Loss to follow-up for the outcomes of COPD exacerbations and emergency utilization is an additional limitation. We attempted to compensate for potential biases by utilizing probability-of-attrition models, but less attrition would have provided greater confidence in these results. Nonetheless, it is reassuring that the mortality analysis reflected similar results, since this analysis did not require subject reassessment and therefore was not subject to follow-up loss. Also, the exacerbation and utilization outcomes were determined by self-report, albeit at subject follow-up. Objective confirmation might have provided more accurate measurement, but the approach of self-report has been shown to be valid and reasonably accurate, especially for emergency utilization services [54
]. Although there is some evidence that older adults may tend to under-report utilization [55
], under-reporting would tend to diminish any observed associations with sleep disturbance, and thus be a conservative bias (that is, biasing toward the null). Furthermore, it is again reassuring that the mortality outcome, which was confirmed through database queries, yielded results similar to the self-reported outcomes.
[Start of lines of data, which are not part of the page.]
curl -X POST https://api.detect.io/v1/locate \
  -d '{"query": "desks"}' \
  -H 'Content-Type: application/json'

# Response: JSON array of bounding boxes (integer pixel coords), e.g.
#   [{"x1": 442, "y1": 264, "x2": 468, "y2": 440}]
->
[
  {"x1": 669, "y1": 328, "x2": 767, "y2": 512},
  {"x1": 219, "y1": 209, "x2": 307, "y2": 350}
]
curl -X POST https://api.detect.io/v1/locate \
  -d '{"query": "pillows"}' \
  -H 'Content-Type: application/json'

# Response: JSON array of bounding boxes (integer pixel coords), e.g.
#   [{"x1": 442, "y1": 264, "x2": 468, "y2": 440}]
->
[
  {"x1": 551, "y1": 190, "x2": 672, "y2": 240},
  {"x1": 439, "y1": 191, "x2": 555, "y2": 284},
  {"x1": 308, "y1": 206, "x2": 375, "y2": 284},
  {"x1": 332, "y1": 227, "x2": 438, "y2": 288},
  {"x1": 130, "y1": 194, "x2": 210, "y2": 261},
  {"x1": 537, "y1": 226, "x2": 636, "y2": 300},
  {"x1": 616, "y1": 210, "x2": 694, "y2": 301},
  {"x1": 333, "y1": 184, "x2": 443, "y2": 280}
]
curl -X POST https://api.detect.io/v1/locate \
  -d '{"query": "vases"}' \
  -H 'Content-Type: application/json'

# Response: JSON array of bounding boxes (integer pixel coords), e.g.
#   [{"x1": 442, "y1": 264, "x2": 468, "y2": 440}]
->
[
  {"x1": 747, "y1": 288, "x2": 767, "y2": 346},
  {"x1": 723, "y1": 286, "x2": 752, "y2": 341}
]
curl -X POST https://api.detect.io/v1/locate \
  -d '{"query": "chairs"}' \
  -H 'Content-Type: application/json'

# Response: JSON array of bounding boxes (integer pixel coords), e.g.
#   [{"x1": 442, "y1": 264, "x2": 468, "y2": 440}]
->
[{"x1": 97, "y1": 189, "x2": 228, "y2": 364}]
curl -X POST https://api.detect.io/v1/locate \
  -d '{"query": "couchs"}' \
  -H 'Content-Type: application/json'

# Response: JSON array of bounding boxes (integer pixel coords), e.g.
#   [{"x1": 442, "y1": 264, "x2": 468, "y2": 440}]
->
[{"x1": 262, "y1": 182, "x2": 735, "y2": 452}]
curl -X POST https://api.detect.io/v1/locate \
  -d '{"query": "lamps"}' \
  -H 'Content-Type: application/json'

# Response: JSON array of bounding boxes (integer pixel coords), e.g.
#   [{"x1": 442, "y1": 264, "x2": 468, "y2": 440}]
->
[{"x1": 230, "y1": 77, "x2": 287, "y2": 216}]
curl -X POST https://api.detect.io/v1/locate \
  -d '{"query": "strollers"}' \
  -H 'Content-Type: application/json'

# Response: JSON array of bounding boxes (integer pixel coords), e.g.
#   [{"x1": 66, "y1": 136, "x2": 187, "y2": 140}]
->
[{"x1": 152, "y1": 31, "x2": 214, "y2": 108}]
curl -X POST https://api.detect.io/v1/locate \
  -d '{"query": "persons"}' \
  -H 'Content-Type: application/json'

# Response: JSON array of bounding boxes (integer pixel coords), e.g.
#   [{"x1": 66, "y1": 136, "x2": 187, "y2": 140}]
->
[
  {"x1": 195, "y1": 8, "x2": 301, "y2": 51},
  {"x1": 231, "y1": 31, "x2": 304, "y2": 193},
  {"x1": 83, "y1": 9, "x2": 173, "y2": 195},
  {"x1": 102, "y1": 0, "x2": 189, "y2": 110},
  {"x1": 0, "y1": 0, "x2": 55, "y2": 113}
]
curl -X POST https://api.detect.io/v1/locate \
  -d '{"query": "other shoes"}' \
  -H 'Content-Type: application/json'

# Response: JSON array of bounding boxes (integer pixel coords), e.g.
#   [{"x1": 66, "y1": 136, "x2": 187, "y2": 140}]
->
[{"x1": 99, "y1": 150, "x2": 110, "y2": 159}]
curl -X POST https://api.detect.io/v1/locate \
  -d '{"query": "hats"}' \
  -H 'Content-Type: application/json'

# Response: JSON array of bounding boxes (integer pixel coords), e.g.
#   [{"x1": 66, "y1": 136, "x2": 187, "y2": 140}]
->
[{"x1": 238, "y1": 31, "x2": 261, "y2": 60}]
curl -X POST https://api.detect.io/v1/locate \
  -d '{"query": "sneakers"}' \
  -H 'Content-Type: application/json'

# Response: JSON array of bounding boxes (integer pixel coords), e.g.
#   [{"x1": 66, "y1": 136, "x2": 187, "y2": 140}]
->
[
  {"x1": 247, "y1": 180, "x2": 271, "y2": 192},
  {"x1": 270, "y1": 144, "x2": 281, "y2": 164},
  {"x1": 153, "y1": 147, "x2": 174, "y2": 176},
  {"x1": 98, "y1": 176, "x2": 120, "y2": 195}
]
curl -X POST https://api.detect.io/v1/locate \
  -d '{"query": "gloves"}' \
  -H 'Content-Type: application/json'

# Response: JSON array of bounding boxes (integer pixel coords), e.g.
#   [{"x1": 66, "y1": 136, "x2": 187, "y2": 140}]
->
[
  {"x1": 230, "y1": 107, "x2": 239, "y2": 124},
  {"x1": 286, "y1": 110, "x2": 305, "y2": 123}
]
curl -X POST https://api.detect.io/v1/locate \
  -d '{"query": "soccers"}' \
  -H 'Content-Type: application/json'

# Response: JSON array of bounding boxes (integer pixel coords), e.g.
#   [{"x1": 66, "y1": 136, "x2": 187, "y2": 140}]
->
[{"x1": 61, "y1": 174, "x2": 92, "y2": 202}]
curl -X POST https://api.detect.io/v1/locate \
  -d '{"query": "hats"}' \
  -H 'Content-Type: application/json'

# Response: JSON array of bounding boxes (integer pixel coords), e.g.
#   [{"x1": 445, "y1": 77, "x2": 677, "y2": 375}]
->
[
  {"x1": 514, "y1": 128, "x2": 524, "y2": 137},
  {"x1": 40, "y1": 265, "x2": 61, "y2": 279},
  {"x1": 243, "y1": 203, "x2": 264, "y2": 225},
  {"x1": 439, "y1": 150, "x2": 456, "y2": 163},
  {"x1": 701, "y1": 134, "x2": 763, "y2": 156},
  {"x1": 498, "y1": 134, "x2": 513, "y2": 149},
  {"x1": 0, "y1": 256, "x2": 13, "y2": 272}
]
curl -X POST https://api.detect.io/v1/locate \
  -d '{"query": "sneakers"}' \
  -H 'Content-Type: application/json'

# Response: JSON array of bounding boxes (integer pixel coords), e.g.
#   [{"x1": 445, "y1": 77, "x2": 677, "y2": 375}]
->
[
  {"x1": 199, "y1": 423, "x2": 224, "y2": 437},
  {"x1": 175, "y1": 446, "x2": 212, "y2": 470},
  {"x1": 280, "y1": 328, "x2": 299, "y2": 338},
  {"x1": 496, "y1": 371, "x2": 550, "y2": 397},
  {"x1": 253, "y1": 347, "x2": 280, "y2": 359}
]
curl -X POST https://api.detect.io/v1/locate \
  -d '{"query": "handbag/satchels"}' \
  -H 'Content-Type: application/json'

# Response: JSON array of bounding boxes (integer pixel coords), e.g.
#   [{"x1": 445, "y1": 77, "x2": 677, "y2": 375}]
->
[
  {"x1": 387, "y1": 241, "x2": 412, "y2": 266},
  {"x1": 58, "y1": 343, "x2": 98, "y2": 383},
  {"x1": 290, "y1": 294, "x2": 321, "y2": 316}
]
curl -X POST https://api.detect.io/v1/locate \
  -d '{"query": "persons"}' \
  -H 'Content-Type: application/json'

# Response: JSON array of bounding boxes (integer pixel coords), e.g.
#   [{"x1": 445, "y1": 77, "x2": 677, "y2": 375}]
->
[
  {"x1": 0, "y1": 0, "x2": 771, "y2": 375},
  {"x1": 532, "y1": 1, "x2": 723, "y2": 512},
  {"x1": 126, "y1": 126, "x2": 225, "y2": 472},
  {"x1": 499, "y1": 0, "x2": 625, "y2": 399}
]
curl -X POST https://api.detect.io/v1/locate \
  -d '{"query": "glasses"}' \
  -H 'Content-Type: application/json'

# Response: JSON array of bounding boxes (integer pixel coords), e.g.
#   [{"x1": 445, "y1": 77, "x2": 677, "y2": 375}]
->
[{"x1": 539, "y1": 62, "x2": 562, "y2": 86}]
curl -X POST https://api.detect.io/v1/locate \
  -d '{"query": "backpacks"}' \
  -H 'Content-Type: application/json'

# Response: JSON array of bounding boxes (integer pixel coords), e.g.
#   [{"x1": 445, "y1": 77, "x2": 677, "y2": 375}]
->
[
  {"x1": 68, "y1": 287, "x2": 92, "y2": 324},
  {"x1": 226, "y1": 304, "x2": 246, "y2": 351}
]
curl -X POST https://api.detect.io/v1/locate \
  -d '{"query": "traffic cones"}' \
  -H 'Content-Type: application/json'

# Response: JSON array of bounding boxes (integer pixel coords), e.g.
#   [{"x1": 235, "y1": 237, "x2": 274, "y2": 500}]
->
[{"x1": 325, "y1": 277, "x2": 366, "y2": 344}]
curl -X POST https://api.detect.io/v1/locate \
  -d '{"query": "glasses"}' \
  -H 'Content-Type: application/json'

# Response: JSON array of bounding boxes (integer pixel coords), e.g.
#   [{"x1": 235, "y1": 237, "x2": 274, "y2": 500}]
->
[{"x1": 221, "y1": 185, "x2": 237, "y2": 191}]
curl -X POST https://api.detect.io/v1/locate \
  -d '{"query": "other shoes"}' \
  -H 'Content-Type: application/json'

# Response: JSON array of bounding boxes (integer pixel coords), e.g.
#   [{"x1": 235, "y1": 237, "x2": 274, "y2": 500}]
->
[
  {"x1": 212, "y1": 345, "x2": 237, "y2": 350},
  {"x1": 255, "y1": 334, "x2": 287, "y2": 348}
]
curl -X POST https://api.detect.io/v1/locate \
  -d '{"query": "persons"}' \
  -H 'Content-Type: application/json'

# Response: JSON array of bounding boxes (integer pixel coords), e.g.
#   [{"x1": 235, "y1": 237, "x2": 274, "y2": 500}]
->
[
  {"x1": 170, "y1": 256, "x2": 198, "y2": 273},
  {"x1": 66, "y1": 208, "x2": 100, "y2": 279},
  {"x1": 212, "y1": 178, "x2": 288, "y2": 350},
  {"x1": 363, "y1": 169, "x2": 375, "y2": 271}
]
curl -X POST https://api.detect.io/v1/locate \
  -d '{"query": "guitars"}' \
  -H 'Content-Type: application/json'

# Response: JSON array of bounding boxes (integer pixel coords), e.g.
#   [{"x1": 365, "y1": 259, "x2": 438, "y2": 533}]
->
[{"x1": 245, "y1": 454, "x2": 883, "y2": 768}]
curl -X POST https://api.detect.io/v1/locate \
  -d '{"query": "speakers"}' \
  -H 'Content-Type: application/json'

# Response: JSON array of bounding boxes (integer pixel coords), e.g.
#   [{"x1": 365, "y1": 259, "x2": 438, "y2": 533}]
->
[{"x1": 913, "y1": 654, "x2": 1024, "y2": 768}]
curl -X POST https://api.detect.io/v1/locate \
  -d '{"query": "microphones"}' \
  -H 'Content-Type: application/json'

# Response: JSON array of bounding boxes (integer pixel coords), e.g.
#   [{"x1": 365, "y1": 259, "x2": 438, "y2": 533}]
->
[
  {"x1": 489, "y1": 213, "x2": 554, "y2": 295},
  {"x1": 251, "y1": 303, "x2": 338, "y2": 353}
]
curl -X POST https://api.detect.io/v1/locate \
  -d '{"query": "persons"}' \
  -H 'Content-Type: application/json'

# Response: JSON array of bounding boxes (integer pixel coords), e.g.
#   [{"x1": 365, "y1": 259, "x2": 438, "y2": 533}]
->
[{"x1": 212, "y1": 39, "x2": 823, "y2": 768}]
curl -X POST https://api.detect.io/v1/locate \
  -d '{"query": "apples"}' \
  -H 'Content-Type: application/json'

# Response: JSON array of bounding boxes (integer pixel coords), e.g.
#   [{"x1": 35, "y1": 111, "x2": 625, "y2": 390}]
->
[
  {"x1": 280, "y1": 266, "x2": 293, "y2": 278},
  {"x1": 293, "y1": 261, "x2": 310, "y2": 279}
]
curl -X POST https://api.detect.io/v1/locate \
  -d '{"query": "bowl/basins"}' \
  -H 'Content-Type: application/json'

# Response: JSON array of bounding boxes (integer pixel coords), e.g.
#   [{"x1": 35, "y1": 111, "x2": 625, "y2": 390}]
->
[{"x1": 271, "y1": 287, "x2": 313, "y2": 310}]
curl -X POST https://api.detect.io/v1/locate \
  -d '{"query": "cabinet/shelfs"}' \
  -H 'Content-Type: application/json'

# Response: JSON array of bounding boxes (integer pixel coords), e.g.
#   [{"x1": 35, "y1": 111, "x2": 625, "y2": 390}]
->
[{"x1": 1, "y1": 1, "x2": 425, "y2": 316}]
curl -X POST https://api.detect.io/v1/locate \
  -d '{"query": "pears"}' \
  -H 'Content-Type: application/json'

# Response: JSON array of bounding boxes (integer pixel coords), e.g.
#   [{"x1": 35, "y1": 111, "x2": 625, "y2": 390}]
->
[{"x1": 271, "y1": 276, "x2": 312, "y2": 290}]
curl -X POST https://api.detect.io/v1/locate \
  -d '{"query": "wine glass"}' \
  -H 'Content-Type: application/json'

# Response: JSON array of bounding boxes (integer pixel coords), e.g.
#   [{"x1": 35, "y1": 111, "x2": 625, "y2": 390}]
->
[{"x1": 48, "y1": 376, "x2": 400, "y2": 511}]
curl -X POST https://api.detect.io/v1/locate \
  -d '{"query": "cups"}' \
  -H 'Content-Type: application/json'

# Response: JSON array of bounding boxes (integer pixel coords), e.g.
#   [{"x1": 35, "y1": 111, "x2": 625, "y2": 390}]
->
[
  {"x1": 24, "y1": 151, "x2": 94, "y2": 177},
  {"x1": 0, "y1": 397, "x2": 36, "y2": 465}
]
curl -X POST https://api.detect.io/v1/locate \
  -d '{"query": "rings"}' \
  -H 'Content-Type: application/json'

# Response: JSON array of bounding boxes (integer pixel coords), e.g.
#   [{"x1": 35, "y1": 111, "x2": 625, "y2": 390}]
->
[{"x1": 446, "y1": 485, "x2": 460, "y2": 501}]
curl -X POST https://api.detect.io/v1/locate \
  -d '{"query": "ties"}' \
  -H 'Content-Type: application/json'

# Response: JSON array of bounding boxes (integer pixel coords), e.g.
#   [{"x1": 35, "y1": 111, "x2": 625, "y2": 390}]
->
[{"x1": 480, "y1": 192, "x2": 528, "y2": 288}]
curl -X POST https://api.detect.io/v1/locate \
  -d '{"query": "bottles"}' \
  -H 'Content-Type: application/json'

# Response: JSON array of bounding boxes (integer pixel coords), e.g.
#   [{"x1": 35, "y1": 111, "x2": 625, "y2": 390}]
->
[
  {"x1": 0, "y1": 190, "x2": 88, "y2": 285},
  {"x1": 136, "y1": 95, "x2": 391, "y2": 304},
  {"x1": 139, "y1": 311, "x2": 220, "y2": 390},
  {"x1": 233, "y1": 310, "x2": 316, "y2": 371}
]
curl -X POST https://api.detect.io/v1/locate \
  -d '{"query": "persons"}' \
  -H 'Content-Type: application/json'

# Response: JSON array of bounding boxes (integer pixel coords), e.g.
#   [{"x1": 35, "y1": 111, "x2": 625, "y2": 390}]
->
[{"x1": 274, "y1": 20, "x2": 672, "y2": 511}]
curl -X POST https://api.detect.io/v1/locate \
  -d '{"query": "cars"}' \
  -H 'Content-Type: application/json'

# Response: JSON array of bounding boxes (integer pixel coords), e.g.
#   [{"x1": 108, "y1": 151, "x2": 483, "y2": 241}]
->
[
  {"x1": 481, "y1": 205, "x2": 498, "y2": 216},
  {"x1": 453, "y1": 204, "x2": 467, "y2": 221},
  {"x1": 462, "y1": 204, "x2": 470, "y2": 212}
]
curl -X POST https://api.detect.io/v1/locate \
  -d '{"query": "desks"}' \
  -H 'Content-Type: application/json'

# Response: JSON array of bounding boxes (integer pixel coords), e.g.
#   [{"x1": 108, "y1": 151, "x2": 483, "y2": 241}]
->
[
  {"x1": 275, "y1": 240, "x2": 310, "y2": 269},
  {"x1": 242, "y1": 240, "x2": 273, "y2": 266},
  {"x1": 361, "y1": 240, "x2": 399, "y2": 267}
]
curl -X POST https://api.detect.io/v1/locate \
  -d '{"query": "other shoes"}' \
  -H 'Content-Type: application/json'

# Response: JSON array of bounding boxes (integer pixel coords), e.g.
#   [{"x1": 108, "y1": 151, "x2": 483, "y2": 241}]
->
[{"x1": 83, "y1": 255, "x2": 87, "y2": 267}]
Our study underscores the potential importance of sleep quality in COPD. Sleep quality was assessed using items which elicited symptoms reflecting major criteria for insomnia, and disturbed sleep as such predicted poorer longitudinal outcomes in COPD, even after controlling for COPD severity. Interventional trials that specifically target insomnia symptoms, either by virtue of COPD control focused specifically on nocturnal symptoms or behavioral therapies targeted at improved sleep hygiene and sleep quality, would appear warranted. Although further investigations are needed to better delineate the causal pathways accounting for the potent adverse risks we observed, this study supports the conclusion that disturbed sleep, assessed in terms of insomnia symptoms, is a potential contributor to poor outcomes in COPD.